Dataset extract »

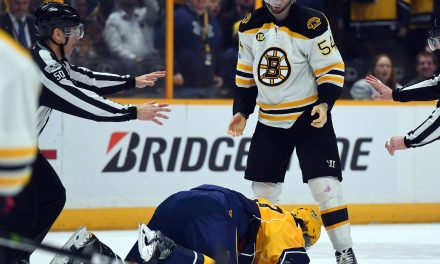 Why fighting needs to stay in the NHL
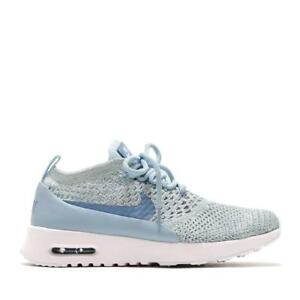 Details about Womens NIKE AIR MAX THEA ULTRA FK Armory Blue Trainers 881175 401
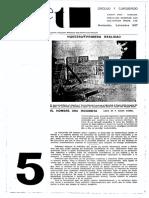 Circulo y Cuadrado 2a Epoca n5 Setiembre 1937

Aim of the task » The listing above is to be set down word for word, without its images.

Your solution »
 Why fighting needs to stay in the NHL
 Details about Womens NIKE AIR MAX THEA ULTRA FK Armory Blue Trainers 881175 401
 Circulo y Cuadrado 2a Epoca n5 Setiembre 1937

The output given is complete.